Cependant ces âmes avaient
exprimé leurs volontés dernières ; elles avaient réclamé votre
souvenir, vos prières. Elles avaient reçu vos promesses, elles y
comptaient et elles en attendent en vain l'accomplissement. Hélas ! les
promesses sont déjà oubliées, les dernières volontés n'ont pas été et ne
seront jamais accomplies. Pourquoi ? Parce que, pour le faire,
il faudrait peut-être s'imposer quelques privations, se priver
d'acheter un objet inutile, une parure, un bijou, une futilité. Pourquoi
encore ? Parce que la cupidité retient, parce qu'on craint de
s'appauvrir, parce que, loin de trouver qu'on a, trop, alors même qu'on
regorge de richesses, on trouve encore qu'on n'en a pas assez.
Oh ! que les personnes qui ont été assez imprudentes pour confier à des héritiers sans foi et sans religion le soin
d'accomplir leurs dernières volontés expient chèrement leur imprudence,
et qu'elles eussent été plus sages de faire elles-mêmes ce qu'elles ont
laissé à d'autres le soin de faire pour
elles. Ne les imitons pas et assurons-nous nous-mêmes les secours que
nous voulons avoir après notre mort. Déposons entre des mains sûres les sommes que nous destinons à faire célébrer des messes pour le repos de notre âme ; faisons-en de même pour celles que nous voulons être employées en aumônes et en bonnes œuvres. C'est le seul moyen d'être sûrs que nos volontés dernières seront accomplies, à moins que nous n'ayions le bonheur d'appartenir à une de ces familles chrétiennes qui, avec la foi, ont conservé le respect dû aux dernières volontés des morts.

_Données_
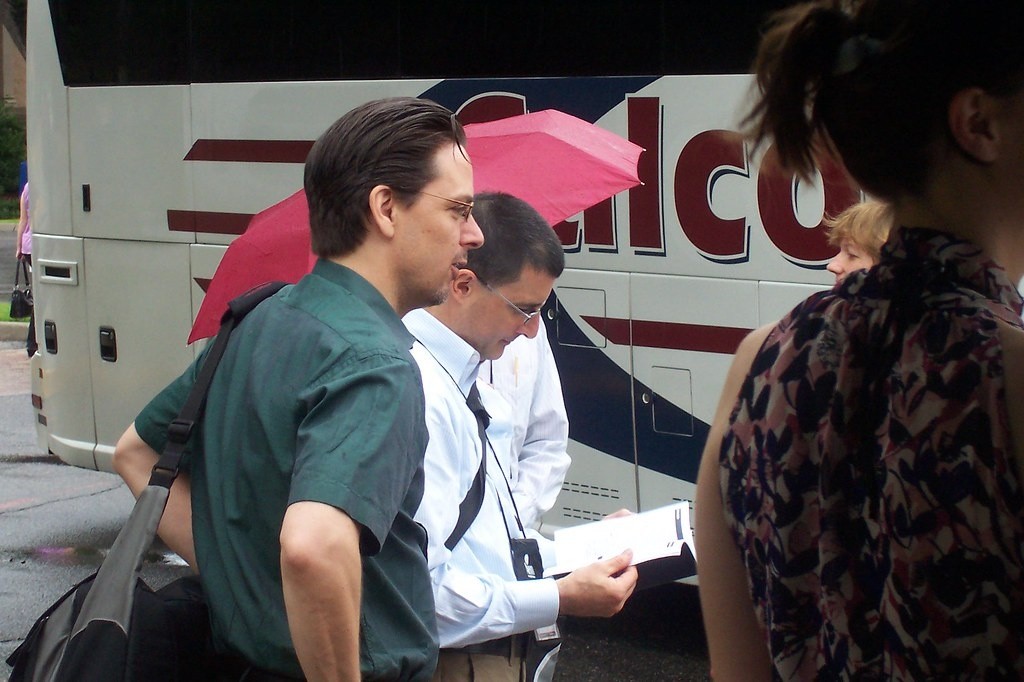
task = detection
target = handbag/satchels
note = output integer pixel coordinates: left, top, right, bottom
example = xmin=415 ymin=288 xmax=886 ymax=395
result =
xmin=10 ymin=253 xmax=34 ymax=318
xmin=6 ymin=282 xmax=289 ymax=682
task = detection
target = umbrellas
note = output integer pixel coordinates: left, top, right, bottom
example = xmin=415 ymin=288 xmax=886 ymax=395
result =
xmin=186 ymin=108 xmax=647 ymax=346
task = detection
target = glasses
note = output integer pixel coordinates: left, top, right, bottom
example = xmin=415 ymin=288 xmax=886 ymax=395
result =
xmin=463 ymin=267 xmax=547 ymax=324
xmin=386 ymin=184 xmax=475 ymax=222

...

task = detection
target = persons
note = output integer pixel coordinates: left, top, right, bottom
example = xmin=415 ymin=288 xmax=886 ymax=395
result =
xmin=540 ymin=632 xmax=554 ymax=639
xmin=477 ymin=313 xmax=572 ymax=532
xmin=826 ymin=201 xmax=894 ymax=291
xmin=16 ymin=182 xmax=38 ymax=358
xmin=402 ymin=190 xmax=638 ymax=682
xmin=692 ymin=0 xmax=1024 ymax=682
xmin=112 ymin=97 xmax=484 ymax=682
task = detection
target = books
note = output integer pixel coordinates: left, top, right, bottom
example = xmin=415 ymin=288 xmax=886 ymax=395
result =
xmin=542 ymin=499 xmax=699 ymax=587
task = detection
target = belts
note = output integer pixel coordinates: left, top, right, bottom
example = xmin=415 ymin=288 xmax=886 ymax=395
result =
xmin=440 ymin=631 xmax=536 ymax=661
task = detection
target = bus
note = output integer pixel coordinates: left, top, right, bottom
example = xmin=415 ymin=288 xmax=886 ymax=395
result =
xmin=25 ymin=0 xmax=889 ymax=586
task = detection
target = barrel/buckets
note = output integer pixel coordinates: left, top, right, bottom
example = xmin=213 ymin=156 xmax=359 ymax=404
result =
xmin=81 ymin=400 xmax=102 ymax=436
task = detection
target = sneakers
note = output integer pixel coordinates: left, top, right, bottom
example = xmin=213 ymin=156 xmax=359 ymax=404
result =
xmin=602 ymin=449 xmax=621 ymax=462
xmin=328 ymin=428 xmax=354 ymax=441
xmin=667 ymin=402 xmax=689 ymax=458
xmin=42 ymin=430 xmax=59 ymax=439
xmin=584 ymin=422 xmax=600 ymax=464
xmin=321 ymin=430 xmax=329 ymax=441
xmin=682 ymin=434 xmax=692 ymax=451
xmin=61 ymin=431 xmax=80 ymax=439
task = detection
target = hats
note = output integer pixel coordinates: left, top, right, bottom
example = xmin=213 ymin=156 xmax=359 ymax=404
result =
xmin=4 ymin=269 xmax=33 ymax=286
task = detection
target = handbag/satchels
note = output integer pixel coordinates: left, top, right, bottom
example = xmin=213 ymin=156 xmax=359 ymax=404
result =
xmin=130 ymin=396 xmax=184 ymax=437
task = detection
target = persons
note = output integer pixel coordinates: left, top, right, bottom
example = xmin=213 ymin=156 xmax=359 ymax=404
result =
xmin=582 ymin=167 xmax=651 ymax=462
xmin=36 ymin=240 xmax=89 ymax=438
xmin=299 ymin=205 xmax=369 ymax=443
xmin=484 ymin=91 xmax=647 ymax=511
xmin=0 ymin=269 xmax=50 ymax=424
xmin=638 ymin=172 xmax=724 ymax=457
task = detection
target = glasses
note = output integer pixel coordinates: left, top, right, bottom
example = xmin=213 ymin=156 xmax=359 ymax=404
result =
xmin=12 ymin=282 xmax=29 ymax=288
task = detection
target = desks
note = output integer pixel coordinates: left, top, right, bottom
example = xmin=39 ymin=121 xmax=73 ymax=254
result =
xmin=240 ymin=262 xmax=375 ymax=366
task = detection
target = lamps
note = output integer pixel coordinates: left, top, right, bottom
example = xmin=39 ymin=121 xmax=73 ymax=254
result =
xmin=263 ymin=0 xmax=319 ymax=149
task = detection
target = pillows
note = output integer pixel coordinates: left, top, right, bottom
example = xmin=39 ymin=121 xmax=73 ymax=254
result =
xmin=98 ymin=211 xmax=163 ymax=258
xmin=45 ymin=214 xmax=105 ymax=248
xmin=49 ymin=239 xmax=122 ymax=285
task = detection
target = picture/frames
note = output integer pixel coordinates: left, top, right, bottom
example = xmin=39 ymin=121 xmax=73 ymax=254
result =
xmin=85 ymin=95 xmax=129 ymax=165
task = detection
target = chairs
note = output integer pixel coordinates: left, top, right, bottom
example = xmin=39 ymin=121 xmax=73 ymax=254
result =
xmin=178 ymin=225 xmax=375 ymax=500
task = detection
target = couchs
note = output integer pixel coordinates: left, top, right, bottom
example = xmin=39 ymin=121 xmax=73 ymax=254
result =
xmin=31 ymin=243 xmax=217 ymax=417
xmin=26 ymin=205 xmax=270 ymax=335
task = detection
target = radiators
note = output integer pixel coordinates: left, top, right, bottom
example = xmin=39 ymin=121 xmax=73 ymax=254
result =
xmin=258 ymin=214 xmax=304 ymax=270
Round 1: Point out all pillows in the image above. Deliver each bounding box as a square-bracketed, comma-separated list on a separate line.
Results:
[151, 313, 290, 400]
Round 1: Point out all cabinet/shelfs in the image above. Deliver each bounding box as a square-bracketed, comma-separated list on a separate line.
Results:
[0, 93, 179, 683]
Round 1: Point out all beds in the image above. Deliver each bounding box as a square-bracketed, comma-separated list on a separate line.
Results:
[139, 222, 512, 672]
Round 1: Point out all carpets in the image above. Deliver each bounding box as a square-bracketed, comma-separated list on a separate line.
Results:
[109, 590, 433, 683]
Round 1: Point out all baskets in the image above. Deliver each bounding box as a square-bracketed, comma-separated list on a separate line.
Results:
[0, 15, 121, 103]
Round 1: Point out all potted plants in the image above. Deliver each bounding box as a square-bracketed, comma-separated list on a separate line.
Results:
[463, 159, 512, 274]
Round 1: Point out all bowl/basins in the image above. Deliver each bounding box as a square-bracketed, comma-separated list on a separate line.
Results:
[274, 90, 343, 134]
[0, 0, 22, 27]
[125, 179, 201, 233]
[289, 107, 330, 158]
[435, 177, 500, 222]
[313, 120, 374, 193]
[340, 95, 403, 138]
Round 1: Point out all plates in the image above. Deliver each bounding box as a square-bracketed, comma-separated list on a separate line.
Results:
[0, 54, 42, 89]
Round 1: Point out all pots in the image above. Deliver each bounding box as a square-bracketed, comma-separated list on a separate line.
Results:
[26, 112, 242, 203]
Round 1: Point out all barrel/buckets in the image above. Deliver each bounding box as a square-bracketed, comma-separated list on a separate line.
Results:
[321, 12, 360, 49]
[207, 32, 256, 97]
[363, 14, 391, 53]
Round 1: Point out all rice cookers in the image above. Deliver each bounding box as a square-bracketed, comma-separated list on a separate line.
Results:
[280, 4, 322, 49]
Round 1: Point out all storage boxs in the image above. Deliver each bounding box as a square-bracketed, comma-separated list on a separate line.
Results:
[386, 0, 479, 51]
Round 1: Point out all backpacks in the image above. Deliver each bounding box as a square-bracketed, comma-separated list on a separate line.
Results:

--

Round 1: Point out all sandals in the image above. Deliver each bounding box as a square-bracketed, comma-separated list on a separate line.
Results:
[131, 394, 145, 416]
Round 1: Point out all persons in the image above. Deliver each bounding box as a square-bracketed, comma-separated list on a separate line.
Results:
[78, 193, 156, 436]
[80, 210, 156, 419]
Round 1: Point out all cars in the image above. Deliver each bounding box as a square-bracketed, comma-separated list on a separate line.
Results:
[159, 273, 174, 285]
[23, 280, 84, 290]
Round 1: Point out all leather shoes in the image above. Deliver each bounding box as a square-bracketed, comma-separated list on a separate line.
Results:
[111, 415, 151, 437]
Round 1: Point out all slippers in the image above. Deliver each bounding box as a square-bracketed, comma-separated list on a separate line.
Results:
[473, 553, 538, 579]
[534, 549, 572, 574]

_Consignes_
A. Recopiez fidèlement un passage du texte sur les dernières volontés des morts : commencez aux mots « Cependant ces âmes » et arrêtez-vous après « a pas assez. ».
B. D'après le texte sur les dernières volontés des morts, où faut-il déposer les sommes destinées à faire célébrer des messes pour le repos de son âme ?
C. Écrivez la suite du texte sur les dernières volontés des morts, en reprenant après sa dernière phrase.

_Réponses_
A.
Cependant ces âmes avaient
exprimé leurs volontés dernières ; elles avaient réclamé votre
souvenir, vos prières. Elles avaient reçu vos promesses, elles y
comptaient et elles en attendent en vain l'accomplissement. Hélas ! les
promesses sont déjà oubliées, les dernières volontés n'ont pas été et ne
seront jamais accomplies. Pourquoi ? Parce que, pour le faire,
il faudrait peut-être s'imposer quelques privations, se priver
d'acheter un objet inutile, une parure, un bijou, une futilité. Pourquoi
encore ? Parce que la cupidité retient, parce qu'on craint de
s'appauvrir, parce que, loin de trouver qu'on a, trop, alors même qu'on
regorge de richesses, on trouve encore qu'on n'en a pas assez.

B. Entre des mains sûres.

C.
Quant
à ceux qui ne se font nul scrupule de les enfreindre et de retenir à
leur profit ce qui était destiné à d'autres, et qui, par conséquent, ne
leur appartient pas, qu'ils se souviennent qu'ils péchent en agissant
comme ils le font, qu'ils sont obligés, en conscience, à acquitter les legs de ceux dont les biens ont passé entre leurs mains. S'ils ne le font
pas, cette obligation existera pour leurs héritiers comme elle existe
pour eux-mêmes, et ceux-là à leur tour pécheraient en ne la remplissant
pas, à moins qu'ils ne soient dans une impossibilité réelle de le faire. C'est là une dette qui passe du père au fils et qui ne s'éteindra qu'après avoir été acquittée.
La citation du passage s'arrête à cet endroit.